Did you write His Dark Materials for children?
I don't know about this business of writing for this audience or that one. It's too like labelling the book as fantasy it shuts out more readers than it includes. If I think of my audience at all, I think of a group that includes adults, children, male, female, old, middle-aged, young everyone who can read. If horses, dogs, cats, or pigeons could read, they'd be welcome to it as well. I don't want to shut anyone out.

Why do you believe stories are so important?
Because they entertain and they teach; they help us both enjoy life and endure it. After nourishment, shelter and companionship, stories are the thing we need most in the world.

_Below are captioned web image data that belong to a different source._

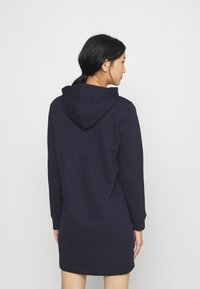 GANT - ARCHIVE SHIELD HOODIE DRESS - Day dress - evening blue - 2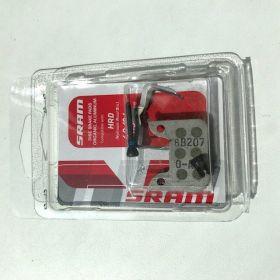 Brzdové destičky organika/hliník (v bal. pin,závlačka a pružinka)-SRAM HRD, Level ULT,TLM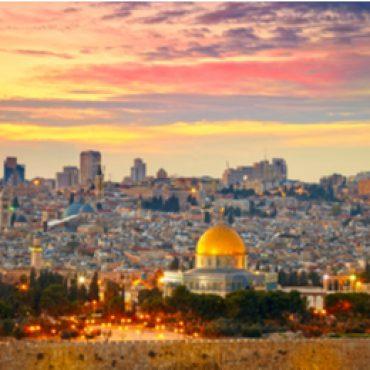 Celebrating Jerusalem's Day with KKL-JNF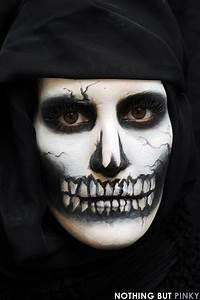 Maquillage Garcon Halloween : maquillage tete de mort halloween pinterest maquillage t te de mort maquillage and ~ Farleysfitness.com Idées de Décoration
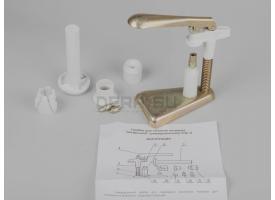Прибор для обжатия патронов звёздочкой УПС-5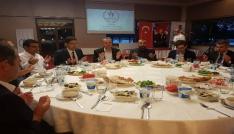 Edirnede amatör spor kulüplerine 235 bin TLlik yardım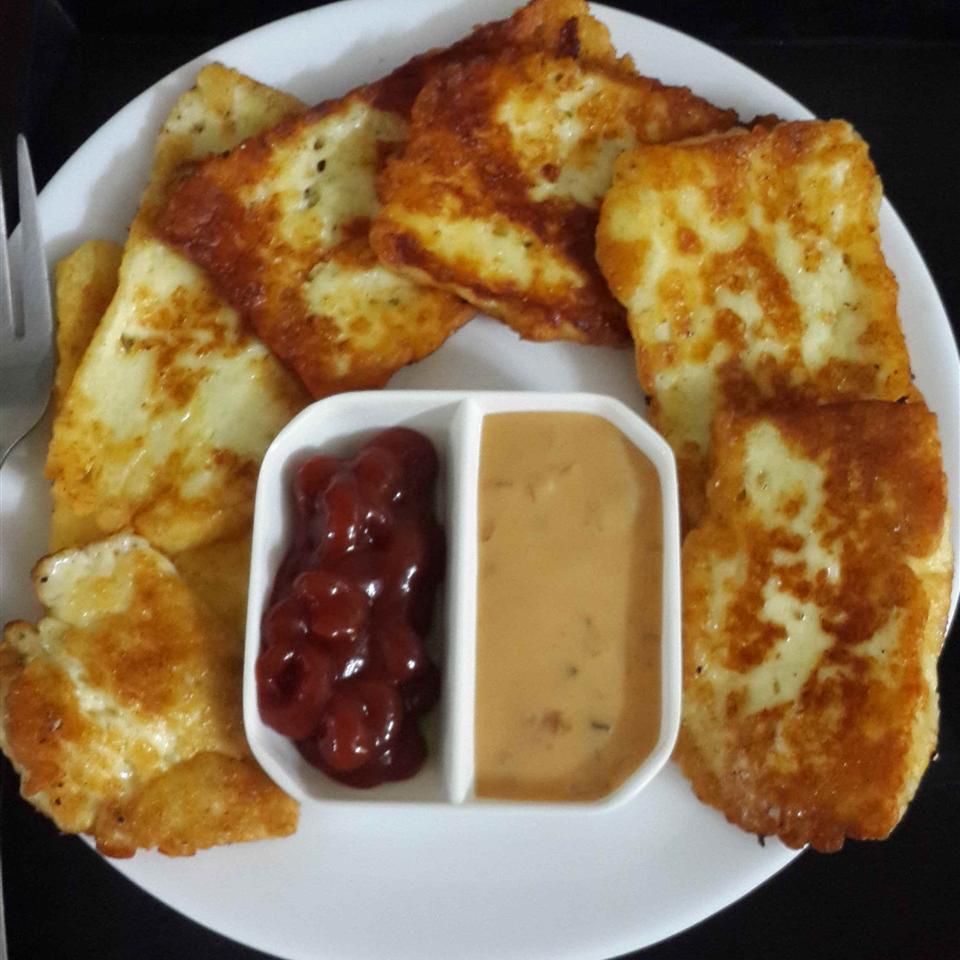 Halloumi Cheese Fingers Mrs. Imtiaz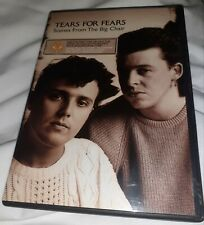 More details for tears for fears- scenes from the big chair dvd 2005 deletion. 1980s classic pop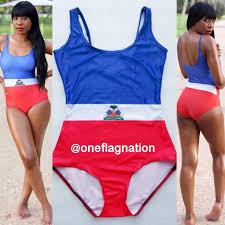 Flag One Piece Swimsuit Haitian Flag One Piece Bathing Suit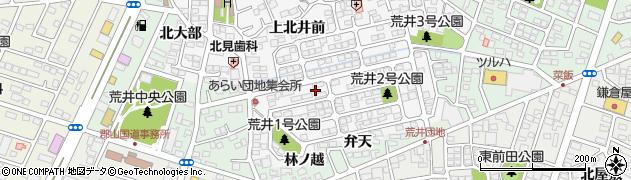 福島県郡山市安積町荒井(年柄)周辺の地図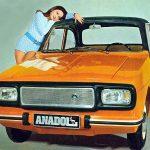 Anadol nerenin arabası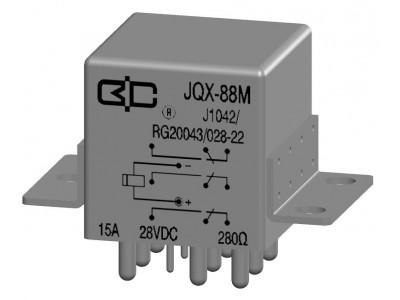 JQX-88M 7207 Balance Relay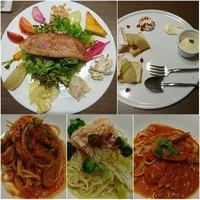 お食事 - Fabulous days*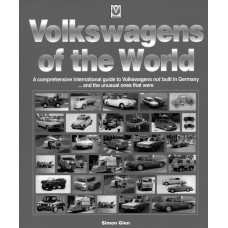 Książka: VW&#39S OF THE WORLD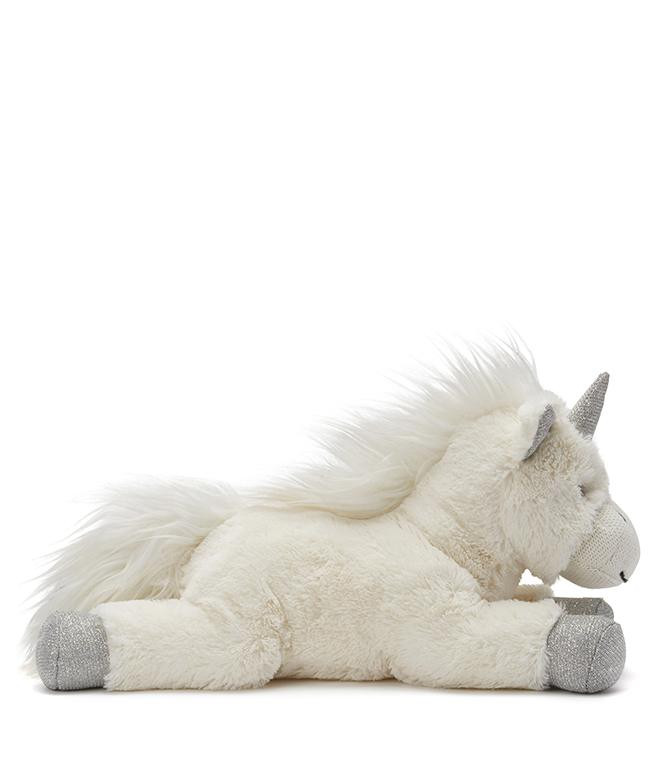 unicorn-silver-sprinkles-soft-toy-nana-huchy-side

Where and when do you write?
I write in my shed, at the bottom of the garden. It's quite comfortable in there, but because of my superstition about not tidying it during the course of a book, it's now an abominable tip. I write three pages every day (one side of the paper only). That's about 1100 words. Then I stop, having made sure to write the first sentence on the next page, so I never have a blank page facing me in the morning.

How long does it take to write a book?
Northern Lights took two years, and so did The Subtle Knife. The Amber Spyglass has taken three. But they were all long books. Short books take less time, not surprisingly.

How did you come up with the idea of dæmons?
When I first saw Lyra in my mind's eye, there was someone or something close by, which I realised was an important part of her. When I wrote the first four words of Northern Lights: "Lyra and her dæmon" the relationship suddenly sprang into focus. One very important thing is that children's dæmons can change shape, whereas they gradually lose the power to change during adolescence, and adults' dæmons have one fixed animal shape which they keep for the rest of their lives. The dæmon, and especially the way it grows and develops with its person, expresses a truth about human nature which it would have been hard to show so vividly otherwise.

What would you choose as your own dæmon?
You can't choose that's the point. You have to make the best of whatever your nature is. As an old sailor says to Lyra in Northern Lights, "There's plenty of folk as'd like to have a lion as a dæmon and they end up with a poodle." If you do want to know what your dæmon is likely to be, the best way to find out is to ask your friends to tell you anonymously.

Which children's writers do you admire?
Lots. Peter Dickinson, Jan Mark, Anne Fine, Jacqueline Wilson, Janni Howker, Michael Morpurgo, Allan Ahlberg - too many to name, really.

What was your favourite book as a child?
Norman Lindsay's The Magic Pudding.

Which books have made a difference to your life?
Grimm's Fairy Tales, Homer's Iliad and Odyssey, the Sherlock Holmes stories of Arthur Conan Doyle, the Superman and Batman comics which were published when I was young i.e. before they became dark' and self-consciously post-modernist, The Picture History of Painting by H.W. and D.J. Janson which I bought with a book token when I was fifteen, and Bernard Shaw's Collected Letters.